Raymond James has raised its recommendation on Paymentus Holdings (NYSE: PAY) to Strong Buy from Outperform and reduced its price objective to $35.00 from $41.00, while placing the stock on its Analyst Current Favorites list.

The firm highlighted the pronounced pullback in the shares: Paymentus has fallen 30% over the last three months even as the Russell 2000 rose 13% in the same span. Over a six-month window the stock is down 34%. Shares were trading near $24.45 at the time of the note, close to a 52-week low of $22.65.

On fundamentals, Raymond James expects robust fourth-quarter results. The firm models potential mid-single digit percentage upside to contribution profit dollars and to adjusted EBITDA. For the company’s initial fiscal 2026 outlook, Raymond James anticipates guidance that will likely align with current Street expectations across the key metrics it follows.

Looking beyond the initial outlook, the firm judges that fiscal 2026 guidance could prove conservative. Raymond James sees the potential for mid-single digit contribution profit dollar upside and high-single digit adjusted EBITDA upside as the year progresses. Its analysis also indicates a low-to-mid 20% internal rate of return under a takeout price in the $30-35 range.

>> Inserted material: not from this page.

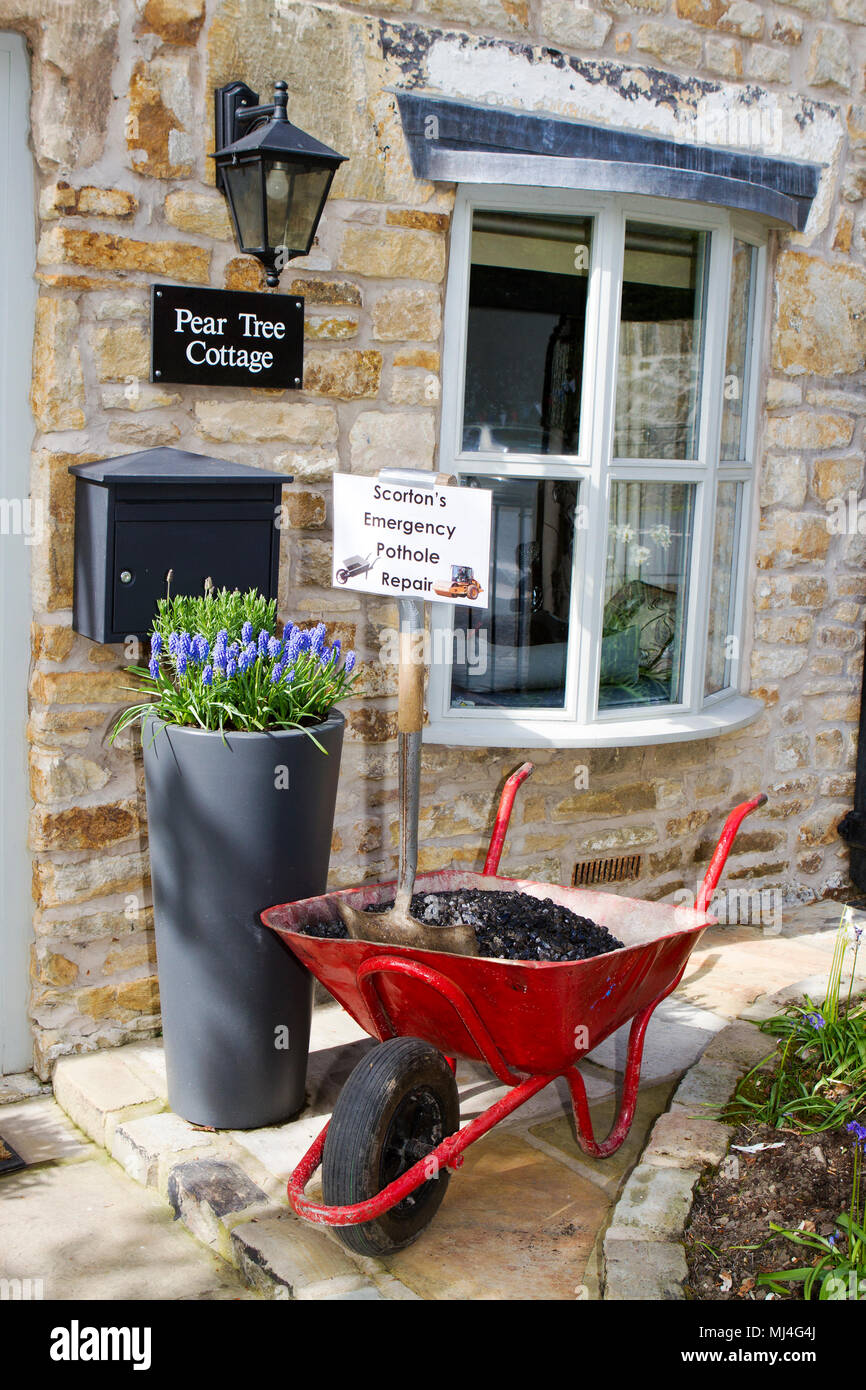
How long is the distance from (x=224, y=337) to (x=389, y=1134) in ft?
7.32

Valuation context provided by Raymond James shows Paymentus trading at 13 times the firm’s bull-case 2027 adjusted EBITDA estimate. Balance-sheet strength is another pillar of the analyst note: the company is described as having no debt and a current ratio of 4.36, signaling substantial short-term liquidity. InvestingPro analysis is cited as suggesting the stock is undervalued at current market levels, with a Fair Value above the trading price.

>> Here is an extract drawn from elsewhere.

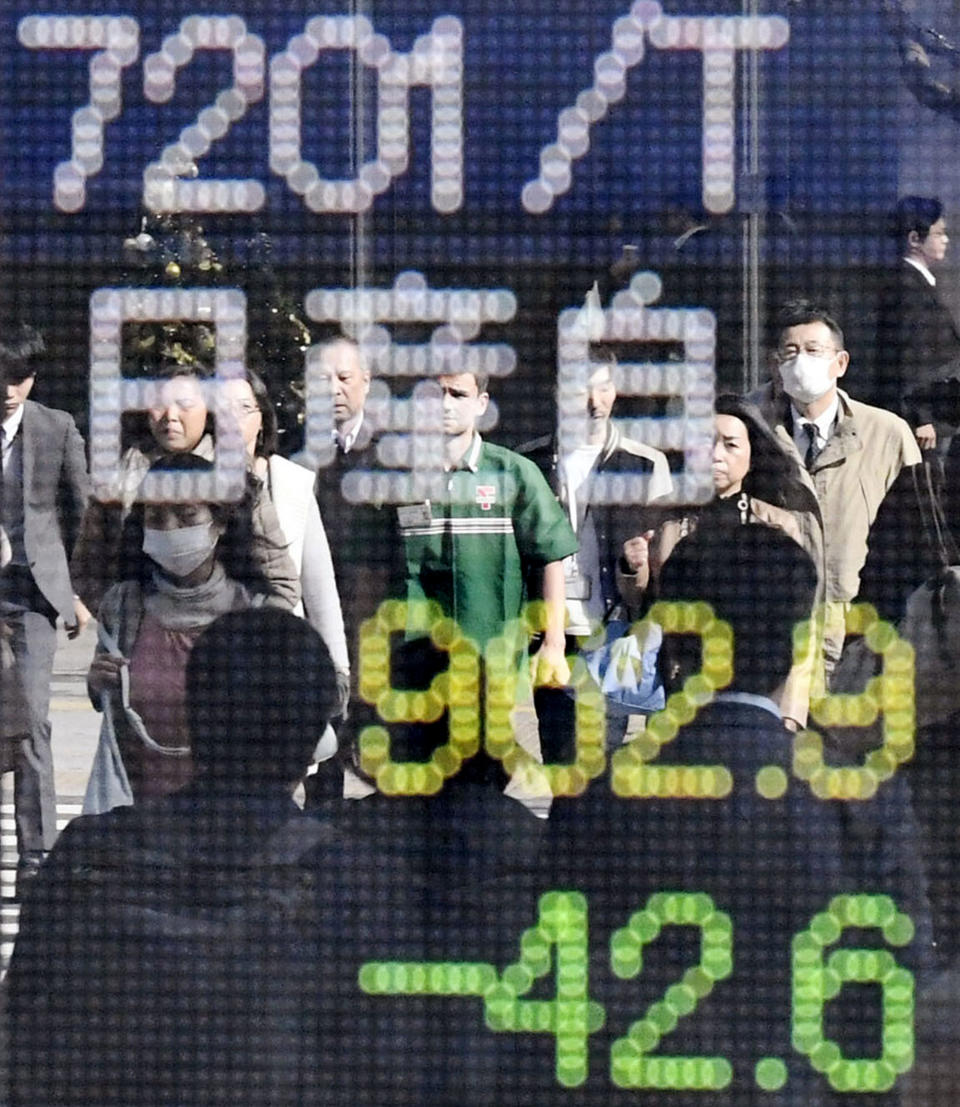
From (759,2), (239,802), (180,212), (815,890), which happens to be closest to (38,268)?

In separate research activity, Freedom Capital Markets has started coverage of Paymentus with a Buy rating and set a price target of $40.00. That firm highlighted Paymentus as a leading provider of cloud-based bill payment technology, reflecting confidence in the company’s business model and growth potential.

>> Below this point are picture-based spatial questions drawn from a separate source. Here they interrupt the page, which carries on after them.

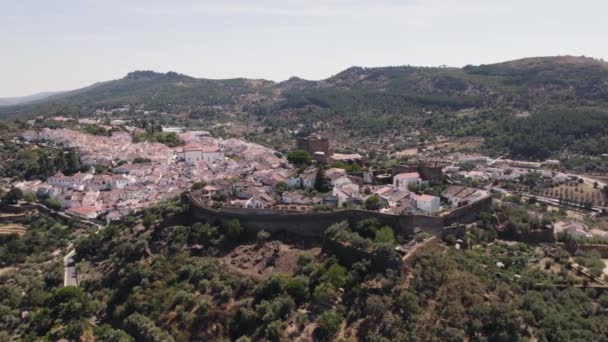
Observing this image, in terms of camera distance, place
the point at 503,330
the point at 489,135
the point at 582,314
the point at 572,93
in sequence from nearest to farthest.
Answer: the point at 503,330, the point at 582,314, the point at 489,135, the point at 572,93

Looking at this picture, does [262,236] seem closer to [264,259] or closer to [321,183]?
[264,259]

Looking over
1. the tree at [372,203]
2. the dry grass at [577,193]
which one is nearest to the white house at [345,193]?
the tree at [372,203]

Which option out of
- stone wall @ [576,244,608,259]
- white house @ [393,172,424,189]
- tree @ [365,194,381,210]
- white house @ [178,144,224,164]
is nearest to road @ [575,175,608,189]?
stone wall @ [576,244,608,259]

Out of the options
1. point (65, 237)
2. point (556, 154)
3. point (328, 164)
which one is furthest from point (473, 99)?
point (65, 237)

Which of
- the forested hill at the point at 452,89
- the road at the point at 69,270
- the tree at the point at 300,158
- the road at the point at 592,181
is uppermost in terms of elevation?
the forested hill at the point at 452,89

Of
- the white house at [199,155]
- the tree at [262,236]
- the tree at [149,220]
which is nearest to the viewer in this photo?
the tree at [262,236]

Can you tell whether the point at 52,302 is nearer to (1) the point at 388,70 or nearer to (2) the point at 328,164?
(2) the point at 328,164

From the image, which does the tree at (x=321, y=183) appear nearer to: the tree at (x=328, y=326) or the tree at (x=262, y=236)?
the tree at (x=262, y=236)

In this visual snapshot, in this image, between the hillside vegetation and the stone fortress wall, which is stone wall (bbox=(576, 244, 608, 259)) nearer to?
the hillside vegetation
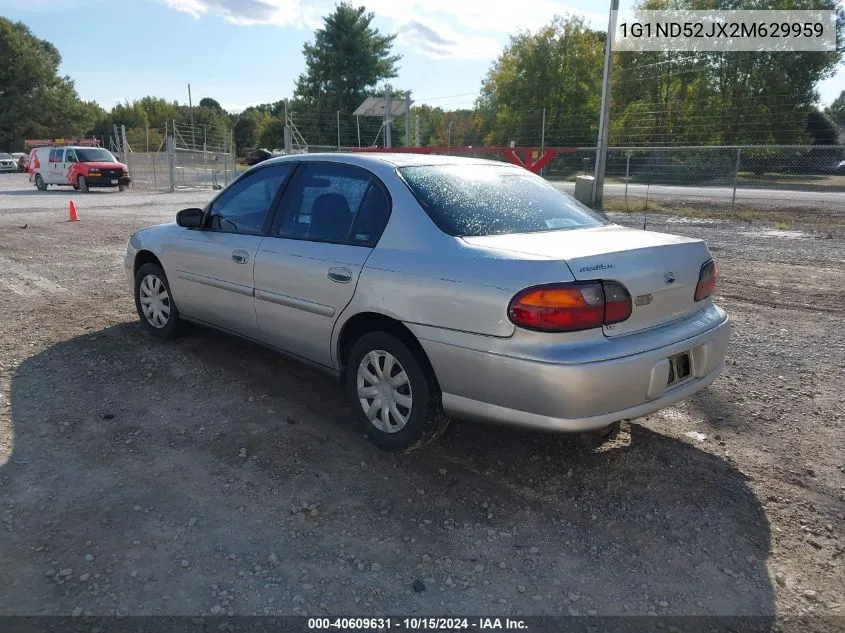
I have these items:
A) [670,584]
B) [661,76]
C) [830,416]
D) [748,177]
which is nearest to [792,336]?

The recent analyst moves encapsulate a bullish view from multiple research shops driven by perceived valuation opportunity, expected upside to profit and margin measures, and a strong liquidity position. At the same time, the stock’s steep recent decline and proximity to its 52-week low underscore investor caution amid the wider market backdrop.

Risks

  • Near-term share-price volatility - the stock is trading close to its 52-week low, reflecting market caution that could persist and affect investor returns; this impacts small-cap and fintech market sentiment.
  • Guidance uncertainty - while Raymond James expects fiscal 2026 guidance to align with Street views and to be conservative, any divergence in actual results could affect valuation and analyst expectations; this is relevant for corporate earnings and market forecasts in the payments sector.
  • Reliance on margin improvements - the projected mid- to high-single digit upside in contribution profit and adjusted EBITDA depends on operational performance; underperformance would affect fintech and software-as-a-service comparables.